• _ENTRIES SUPPLIED_
+ + + +

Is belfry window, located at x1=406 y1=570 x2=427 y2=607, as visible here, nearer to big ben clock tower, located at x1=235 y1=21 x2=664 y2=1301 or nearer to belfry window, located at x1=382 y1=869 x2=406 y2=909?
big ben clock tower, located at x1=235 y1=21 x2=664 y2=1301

+ + + +

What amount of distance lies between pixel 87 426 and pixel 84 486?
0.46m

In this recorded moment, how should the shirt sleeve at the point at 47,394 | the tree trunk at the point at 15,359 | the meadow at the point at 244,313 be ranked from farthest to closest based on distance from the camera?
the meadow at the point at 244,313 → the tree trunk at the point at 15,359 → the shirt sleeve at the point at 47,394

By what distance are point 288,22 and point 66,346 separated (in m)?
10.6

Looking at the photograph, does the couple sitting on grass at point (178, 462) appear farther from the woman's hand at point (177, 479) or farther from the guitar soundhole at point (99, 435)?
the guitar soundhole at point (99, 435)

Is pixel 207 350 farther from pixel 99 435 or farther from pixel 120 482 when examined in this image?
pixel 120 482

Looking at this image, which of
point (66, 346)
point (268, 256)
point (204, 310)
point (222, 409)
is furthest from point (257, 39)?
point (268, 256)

+ + + +

• _PROBLEM STATEMENT_
Please copy out the rows above word for word, taking everything from the line containing "What amount of" down to the line containing "the meadow at the point at 244,313 →", with both of those lines included.

• _IN RESPONSE_
What amount of distance lies between pixel 87 426 and pixel 84 486?
0.46m

In this recorded moment, how should the shirt sleeve at the point at 47,394 | the tree trunk at the point at 15,359 | the meadow at the point at 244,313 be ranked from farthest to closest based on distance from the camera?
the meadow at the point at 244,313 → the tree trunk at the point at 15,359 → the shirt sleeve at the point at 47,394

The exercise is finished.